落ち着いてようやく、羞恥心がティルに襲い掛かっていた。


朝陽が優しく照らしている昼前、共同で管理されている井戸の周辺に人気は一切なく、時折、住民の話し声や笑い声が聞こえるぐらいだ。

そんな中、一人の少女が行水に勤しんでいた。

埃と汗で汚れ、本来の色艶を失っていた髪が清水によって洗い流されるたびに本来の色合いであるライトブラウンの質感が取り戻されていく。

また、髪から肩へ、そして腕や上半身へと水が流れるうちに透明感がある肌が存在感を増していく。

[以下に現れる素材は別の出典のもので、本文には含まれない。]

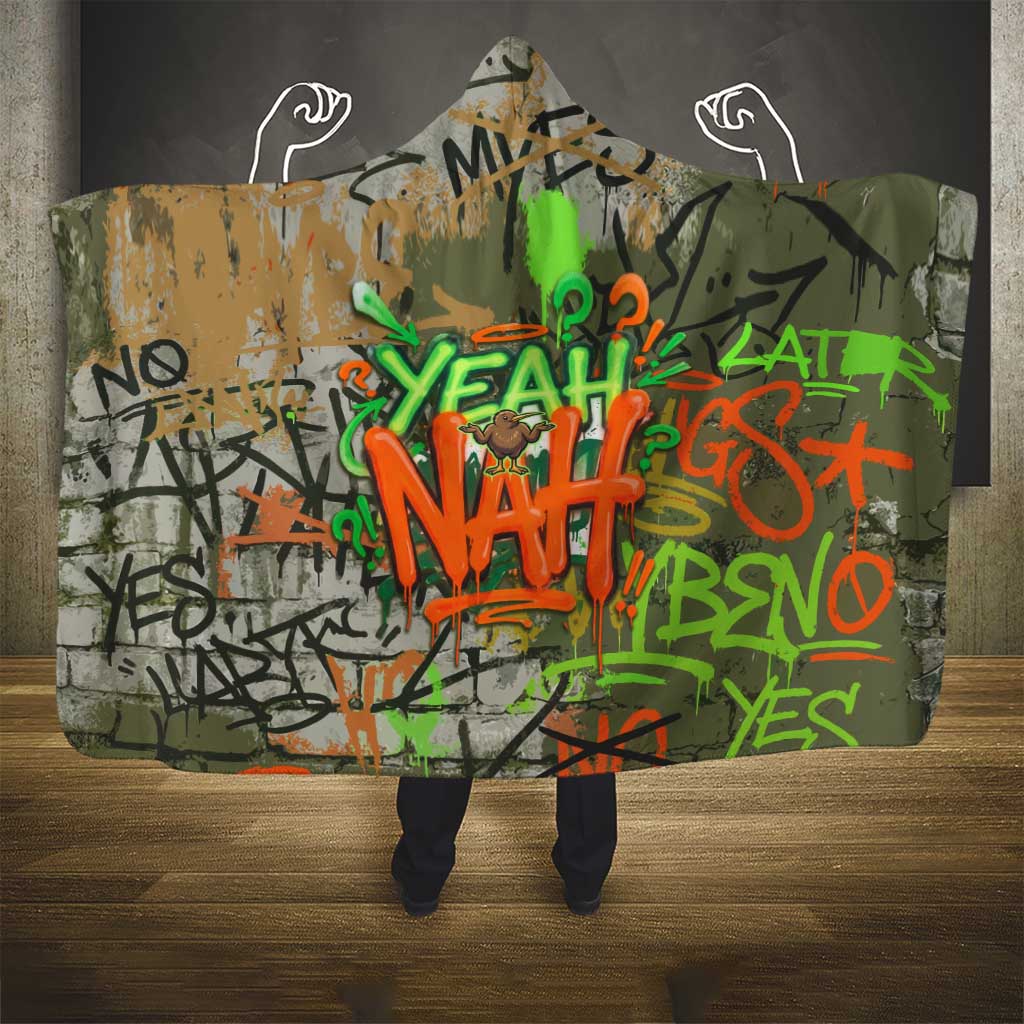 Yeah Nah Graffiti Skull New Zealand Slang Hooded Blanket Kiwi Grunge Brick Wall and Bold Urban Street Art TS04 - Polynesian Pride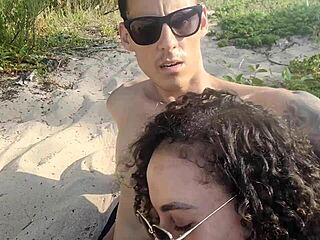 Beach Blowjob Turns into Hot Shower Fuck with African Babe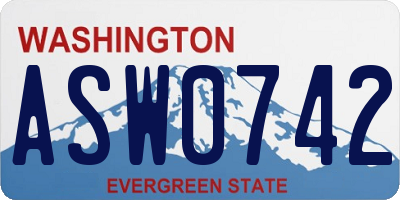 WA license plate ASW0742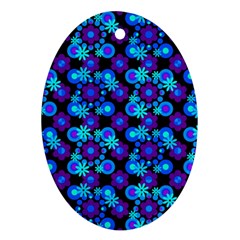 Bitesize Flowers Pearls And Donuts Purple Blue Black Ornament (oval) by Mazipoodles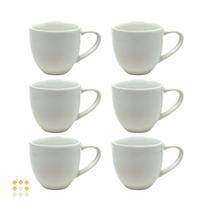 Jogo 12 Xícara Chá Café 95ml Branco em Porcelana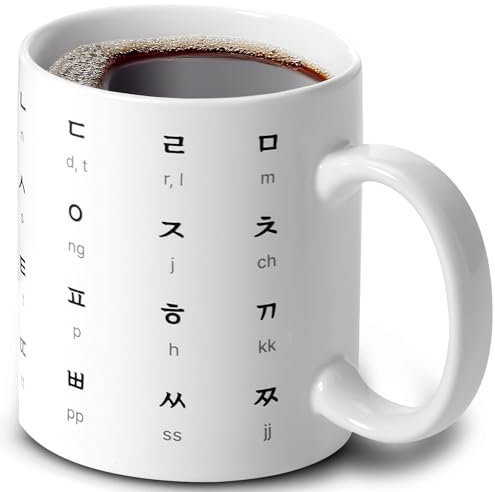 BICETTO Hangul Coffee Mug - Korean Alphabet Cup, K-Pop Gift Mineral White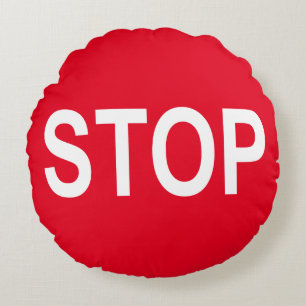 Kawaii Cute Stop Sign for the Nerd Geeks Round Pillow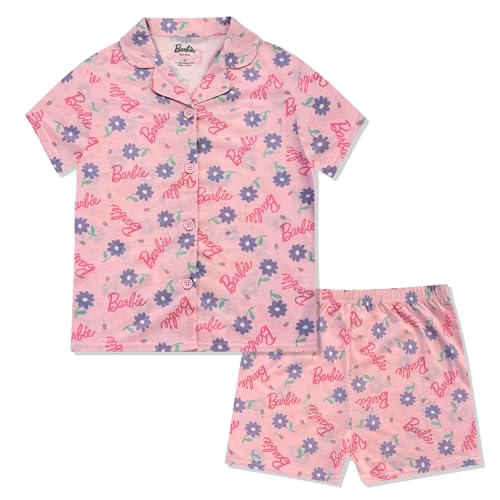 Barbie Girls Pajama Set - 2 Piece Cozy Girls Pjs with Button Down Short Sleeve & Shorts For Kids - Official Product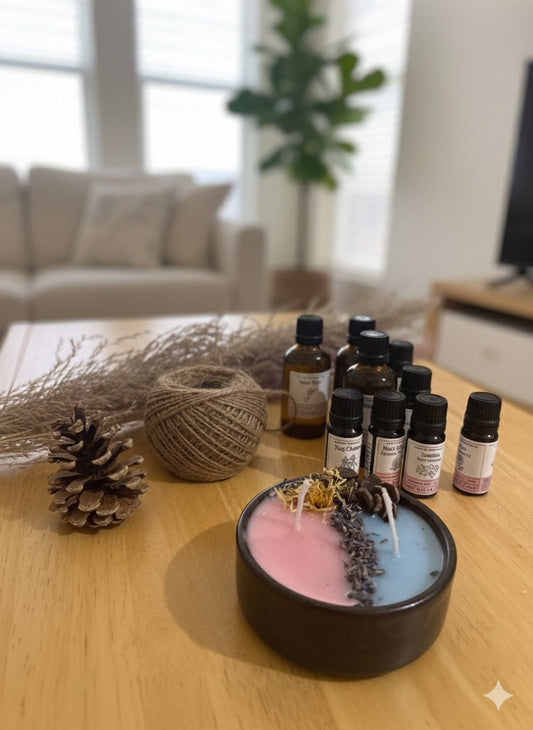 Kerasoy wax, lavender essential oil , pine flower and lavender other calendula flower 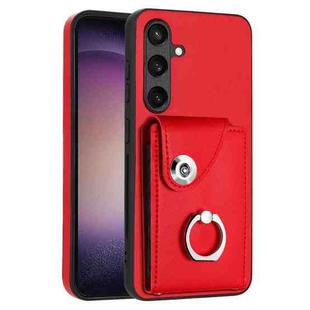 For Samsung Galaxy S24 5G Organ Card Bag Ring Holder PU Phone Case(Red)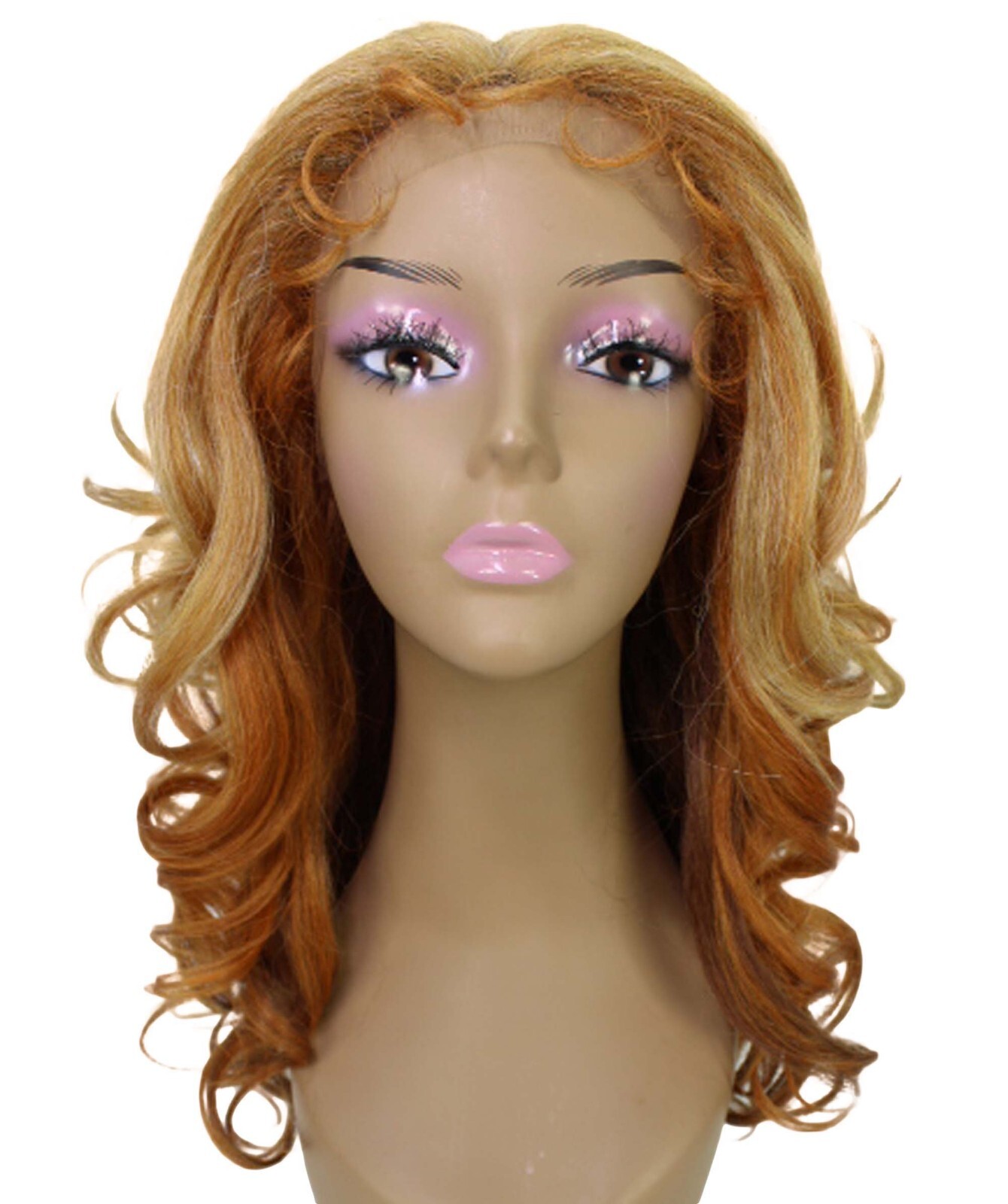 LUXLUXE Kiara Wavy Layered 18 in Long T Part Lace Front Wig, Heat Resistant Fibe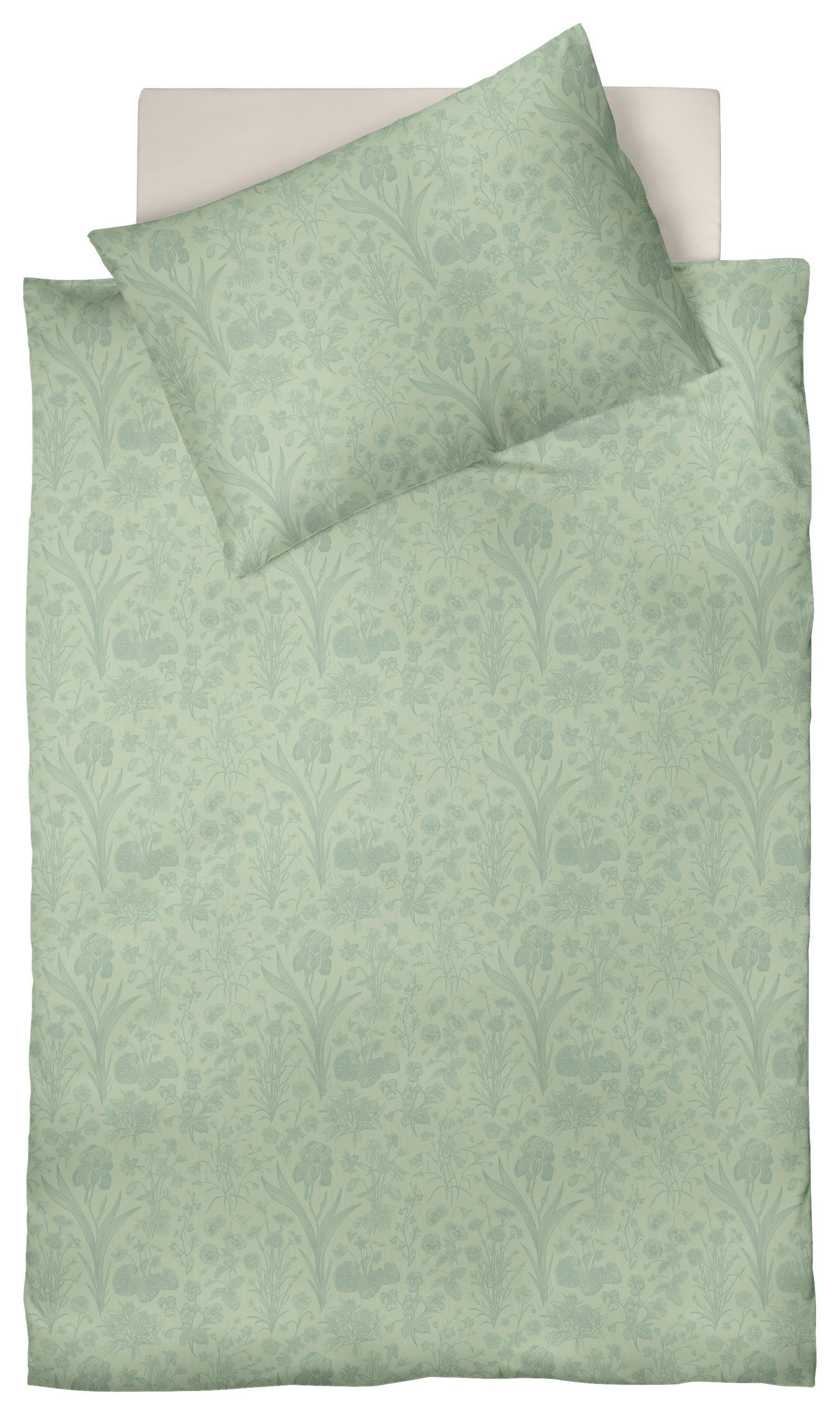 BETTWÄSCHE 2-teilig Damast 140/200 cm  - Salbeigrün, Basics, Textil (140/200cm) - Fleuresse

整った輪郭に華奢な丸みをもった顎、そして通っている鼻梁。

若干、人間味を取り戻した瞳。

痩せていた身体が衣服で隠れたことも相まって異常な身なりの少女から普通の少女を通り越して、人目を引く美少女へと変貌してしまった。


「これじゃあまりにも目立つな……」


地味な服装にも関わらず、だ。

冒険者や町娘といった雰囲気は一切なく、深窓の令状が駆け落ちしたかと勘違いされるといっても過言ではない。


「お腹……」


少女と少女のお腹が抗議の声を上げ、食物を催促する。


「うん」


しかし、選択肢は少ない。

住民が昼の水汲みへと来る前に財布と剣を携えて、二人は街へ向かった。